* Page images and extracted text
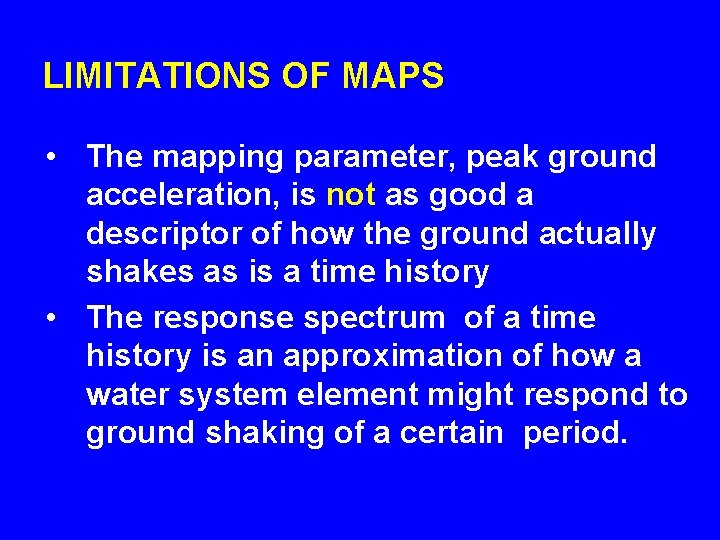 LIMITATIONS OF MAPS

• The mapping parameter, peak ground acceleration, is not as good a descriptor of how the ground actually shakes as is a time history

• The response spectrum of a time history is an approximation of how a water system element might respond to ground shaking of a certain period.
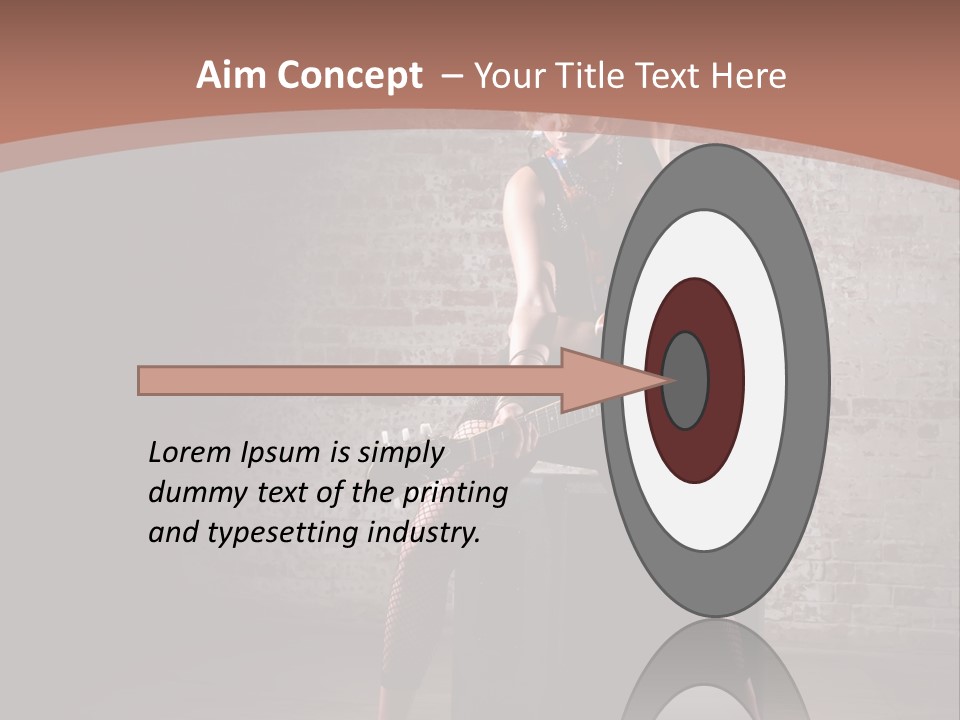 Aim Concept – Your Title Text Here

Lorem Ipsum is simply dummy text of the printing and typesetting industry.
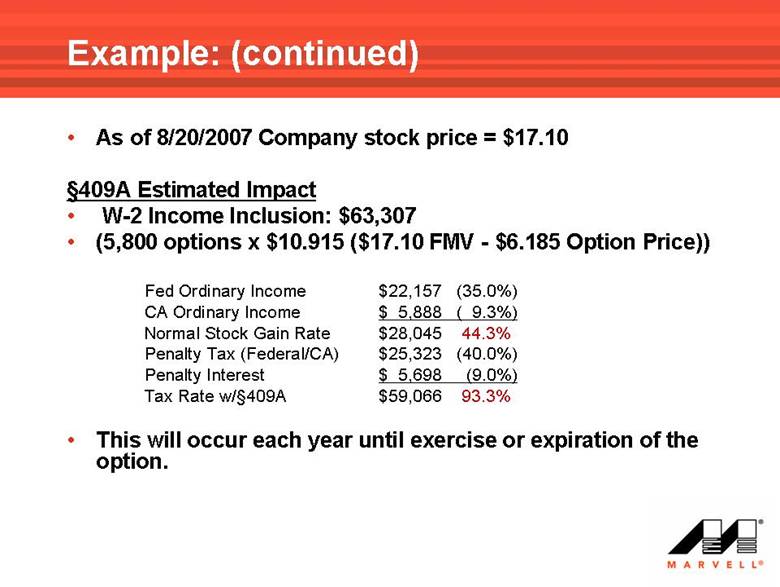 Example: (continued)

• As of 8/20/2007 Company stock price = $17.10

§409A Estimated Impact
• W-2 Income Inclusion: $63,307
• (5,800 options x $10.915 ($17.10 FMV - $6.185 Option Price))

| | | |
|---|---|---|
| Fed Ordinary Income | $22,157 | (35.0%) |
| CA Ordinary Income | $ 5,888 | ( 9.3%) |
| Normal Stock Gain Rate | $28,045 | 44.3% |
| Penalty Tax (Federal/CA) | $25,323 | (40.0%) |
| Penalty Interest | $ 5,698 | (9.0%) |
| Tax Rate w/§409A | $59,066 | 93.3% |

• This will occur each year until exercise or expiration of the option.

MARVELL®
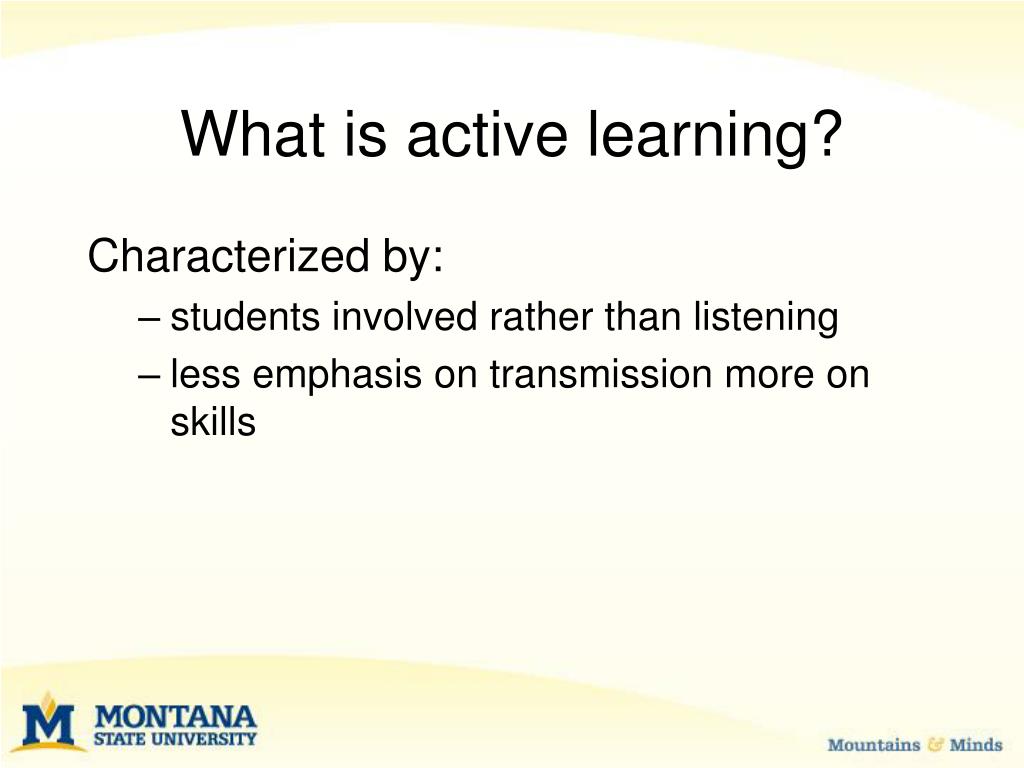 What is active learning?

Characterized by:

– students involved rather than listening

– less emphasis on transmission more on skills

M MONTANA STATE UNIVERSITY

Mountains & Minds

* TO DO
Exactly as they appear, repeat the lines from the one containing "of the option." through the last line of the entries, counting both ends. Pictures stay out.

* RESPONSE TO THE EXERCISE
• This will occur each year until exercise or expiration of the option.

MARVELL®
 What is active learning?

Characterized by:

– students involved rather than listening

– less emphasis on transmission more on skills

M MONTANA STATE UNIVERSITY

Mountains & Minds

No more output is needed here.